Determine the only possible isotope (E) for which the following conditions are met: \(\bullet\)The mass number of \(\mathrm{E}\) is 2.50 times its atomic number. \(\bullet\)The atomic number of \(\mathrm{E}\) is equal to the mass number of another isotope (Y). In turn, isotope Y has a neutron number that is 1.33 times the atomic number of \(Y\) and equal to the neutron number of selenium- 82 .

Short Answer

Expert verified
The isotope E that fits the given conditions is silicon-36 (Si-36).

Step by step solution

01

Define the known and unknown variables

Let's denote the atomic number of isotope E as Z1 and its mass number as A1. The atomic number 'Z' and the mass number 'A' for Y are Z2 and A2 respectively. From the given conditions, the following relationships are obtained: A1 = 2.5 * Z1, Z2 = A1, and Number of neutrons in Y = 1.33 * Z2 = 48.

• • •

▸ **Given instruction A**
In the entries below, begin at the line that has "If comparing" and stop after the line that has "Answer: pixel 38 202". Lay out those lines as a numbered list, leaving out blank lines.

• • •

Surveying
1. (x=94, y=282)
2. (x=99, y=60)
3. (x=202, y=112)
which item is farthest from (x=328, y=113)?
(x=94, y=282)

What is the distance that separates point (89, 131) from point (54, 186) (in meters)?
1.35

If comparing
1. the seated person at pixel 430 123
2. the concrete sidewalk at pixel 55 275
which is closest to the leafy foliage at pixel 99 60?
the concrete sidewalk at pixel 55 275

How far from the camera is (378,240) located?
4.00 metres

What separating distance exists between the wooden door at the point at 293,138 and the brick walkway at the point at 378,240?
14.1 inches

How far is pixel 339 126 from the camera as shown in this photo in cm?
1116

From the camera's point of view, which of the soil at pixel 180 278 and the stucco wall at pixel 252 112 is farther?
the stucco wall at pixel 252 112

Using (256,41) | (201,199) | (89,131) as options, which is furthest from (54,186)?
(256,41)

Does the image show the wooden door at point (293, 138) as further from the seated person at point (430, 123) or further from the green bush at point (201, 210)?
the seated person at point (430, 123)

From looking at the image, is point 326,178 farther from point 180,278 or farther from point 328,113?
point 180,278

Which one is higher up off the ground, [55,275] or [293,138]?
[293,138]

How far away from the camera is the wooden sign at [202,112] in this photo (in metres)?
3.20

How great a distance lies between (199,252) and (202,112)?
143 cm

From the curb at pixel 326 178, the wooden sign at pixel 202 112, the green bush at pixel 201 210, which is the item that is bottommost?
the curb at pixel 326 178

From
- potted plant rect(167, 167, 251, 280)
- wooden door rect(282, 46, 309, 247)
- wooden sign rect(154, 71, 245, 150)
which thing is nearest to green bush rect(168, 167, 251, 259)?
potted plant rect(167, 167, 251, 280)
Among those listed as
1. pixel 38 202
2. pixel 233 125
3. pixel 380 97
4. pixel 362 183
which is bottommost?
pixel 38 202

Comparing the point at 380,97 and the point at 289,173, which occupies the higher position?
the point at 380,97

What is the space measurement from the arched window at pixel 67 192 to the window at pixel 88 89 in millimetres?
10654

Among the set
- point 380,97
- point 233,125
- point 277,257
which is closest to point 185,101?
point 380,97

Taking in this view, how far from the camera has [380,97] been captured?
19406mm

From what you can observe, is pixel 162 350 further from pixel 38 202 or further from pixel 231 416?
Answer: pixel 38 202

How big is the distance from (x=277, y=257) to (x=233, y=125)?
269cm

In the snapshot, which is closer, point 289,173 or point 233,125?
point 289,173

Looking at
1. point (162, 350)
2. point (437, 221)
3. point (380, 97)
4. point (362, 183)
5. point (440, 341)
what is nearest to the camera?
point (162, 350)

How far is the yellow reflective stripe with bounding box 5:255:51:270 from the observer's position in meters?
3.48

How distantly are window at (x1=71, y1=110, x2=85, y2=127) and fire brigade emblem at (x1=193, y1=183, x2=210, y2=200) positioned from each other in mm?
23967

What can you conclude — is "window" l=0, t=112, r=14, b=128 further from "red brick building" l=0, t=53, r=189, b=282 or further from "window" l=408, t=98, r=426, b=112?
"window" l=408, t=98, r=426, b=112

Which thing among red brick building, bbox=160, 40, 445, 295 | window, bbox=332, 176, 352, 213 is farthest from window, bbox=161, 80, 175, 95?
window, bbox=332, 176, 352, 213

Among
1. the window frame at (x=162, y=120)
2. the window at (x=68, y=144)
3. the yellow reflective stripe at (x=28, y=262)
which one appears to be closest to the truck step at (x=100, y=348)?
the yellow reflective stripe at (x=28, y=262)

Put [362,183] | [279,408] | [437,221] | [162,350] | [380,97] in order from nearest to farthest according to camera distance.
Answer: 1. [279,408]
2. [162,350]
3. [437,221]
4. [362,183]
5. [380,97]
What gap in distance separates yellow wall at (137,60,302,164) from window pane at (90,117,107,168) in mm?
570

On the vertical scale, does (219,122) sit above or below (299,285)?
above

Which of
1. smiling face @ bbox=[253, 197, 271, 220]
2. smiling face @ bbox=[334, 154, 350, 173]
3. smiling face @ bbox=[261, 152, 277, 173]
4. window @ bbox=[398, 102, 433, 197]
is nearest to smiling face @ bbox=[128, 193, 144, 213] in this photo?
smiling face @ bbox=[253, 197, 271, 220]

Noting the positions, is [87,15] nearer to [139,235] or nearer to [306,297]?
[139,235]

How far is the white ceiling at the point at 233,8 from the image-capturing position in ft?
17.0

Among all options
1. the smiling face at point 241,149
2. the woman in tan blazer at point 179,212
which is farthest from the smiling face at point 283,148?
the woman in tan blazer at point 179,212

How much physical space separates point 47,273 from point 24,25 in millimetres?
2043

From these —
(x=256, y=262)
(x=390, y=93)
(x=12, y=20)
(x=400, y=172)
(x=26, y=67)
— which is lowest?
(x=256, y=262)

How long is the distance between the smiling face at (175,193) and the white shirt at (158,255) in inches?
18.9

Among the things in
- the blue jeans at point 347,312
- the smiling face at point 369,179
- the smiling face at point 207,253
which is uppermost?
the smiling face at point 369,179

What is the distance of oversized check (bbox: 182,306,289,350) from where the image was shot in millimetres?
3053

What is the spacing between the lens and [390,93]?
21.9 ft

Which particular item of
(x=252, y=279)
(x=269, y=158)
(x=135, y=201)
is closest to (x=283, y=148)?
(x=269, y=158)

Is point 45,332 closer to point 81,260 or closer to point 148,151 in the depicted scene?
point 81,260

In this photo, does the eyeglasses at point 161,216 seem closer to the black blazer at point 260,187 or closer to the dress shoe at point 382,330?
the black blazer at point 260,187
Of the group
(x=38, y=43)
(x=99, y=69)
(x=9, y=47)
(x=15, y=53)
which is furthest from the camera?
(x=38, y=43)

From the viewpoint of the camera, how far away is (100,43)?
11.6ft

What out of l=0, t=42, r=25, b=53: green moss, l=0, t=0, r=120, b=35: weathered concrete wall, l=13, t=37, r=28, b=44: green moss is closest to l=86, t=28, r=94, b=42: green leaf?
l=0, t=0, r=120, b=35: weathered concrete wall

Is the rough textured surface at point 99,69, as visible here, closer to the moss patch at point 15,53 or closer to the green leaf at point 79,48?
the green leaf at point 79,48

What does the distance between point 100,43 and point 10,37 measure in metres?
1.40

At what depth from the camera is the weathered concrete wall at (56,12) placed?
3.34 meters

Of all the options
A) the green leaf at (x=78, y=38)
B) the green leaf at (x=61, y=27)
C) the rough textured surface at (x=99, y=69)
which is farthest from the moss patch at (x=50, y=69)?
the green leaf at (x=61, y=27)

• • •

▸ **Given instruction B**
Output the isotope problem text above again, word for word.

▸ **Final answer A**
1. If comparing
2. 1. the seated person at pixel 430 123
3. 2. the concrete sidewalk at pixel 55 275
4. which is closest to the leafy foliage at pixel 99 60?
5. the concrete sidewalk at pixel 55 275
6. How far from the camera is (378,240) located?
7. 4.00 metres
8. What separating distance exists between the wooden door at the point at 293,138 and the brick walkway at the point at 378,240?
9. 14.1 inches
10. How far is pixel 339 126 from the camera as shown in this photo in cm?
11. 1116
12. From the camera's point of view, which of the soil at pixel 180 278 and the stucco wall at pixel 252 112 is farther?
13. the stucco wall at pixel 252 112
14. Using (256,41) | (201,199) | (89,131) as options, which is furthest from (54,186)?
15. (256,41)
16. Does the image show the wooden door at point (293, 138) as further from the seated person at point (430, 123) or further from the green bush at point (201, 210)?
17. the seated person at point (430, 123)
18. From looking at the image, is point 326,178 farther from point 180,278 or farther from point 328,113?
19. point 180,278
20. Which one is higher up off the ground, [55,275] or [293,138]?
21. [293,138]
22. How far away from the camera is the wooden sign at [202,112] in this photo (in metres)?
23. 3.20
24. How great a distance lies between (199,252) and (202,112)?
25. 143 cm
26. From the curb at pixel 326 178, the wooden sign at pixel 202 112, the green bush at pixel 201 210, which is the item that is bottommost?
27. the curb at pixel 326 178
28. From
29. - potted plant rect(167, 167, 251, 280)
30. - wooden door rect(282, 46, 309, 247)
31. - wooden sign rect(154, 71, 245, 150)
32. which thing is nearest to green bush rect(168, 167, 251, 259)?
33. potted plant rect(167, 167, 251, 280)
34. Among those listed as
35. 1. pixel 38 202
36. 2. pixel 233 125
37. 3. pixel 380 97
38. 4. pixel 362 183
39. which is bottommost?
40. pixel 38 202
41. Comparing the point at 380,97 and the point at 289,173, which occupies the higher position?
42. the point at 380,97
43. What is the space measurement from the arched window at pixel 67 192 to the window at pixel 88 89 in millimetres?
44. 10654
45. Among the set
46. - point 380,97
47. - point 233,125
48. - point 277,257
49. which is closest to point 185,101?
50. point 380,97
51. Taking in this view, how far from the camera has [380,97] been captured?
52. 19406mm
53. From what you can observe, is pixel 162 350 further from pixel 38 202 or further from pixel 231 416?
54. Answer: pixel 38 202

▸ **Final answer B**
Determine the only possible isotope (E) for which the following conditions are met: \(\bullet\)The mass number of \(\mathrm{E}\) is 2.50 times its atomic number. \(\bullet\)The atomic number of \(\mathrm{E}\) is equal to the mass number of another isotope (Y). In turn, isotope Y has a neutron number that is 1.33 times the atomic number of \(Y\) and equal to the neutron number of selenium- 82 .

Short Answer

Expert verified
The isotope E that fits the given conditions is silicon-36 (Si-36).

Step by step solution

01

Define the known and unknown variables

Let's denote the atomic number of isotope E as Z1 and its mass number as A1. The atomic number 'Z' and the mass number 'A' for Y are Z2 and A2 respectively. From the given conditions, the following relationships are obtained: A1 = 2.5 * Z1, Z2 = A1, and Number of neutrons in Y = 1.33 * Z2 = 48.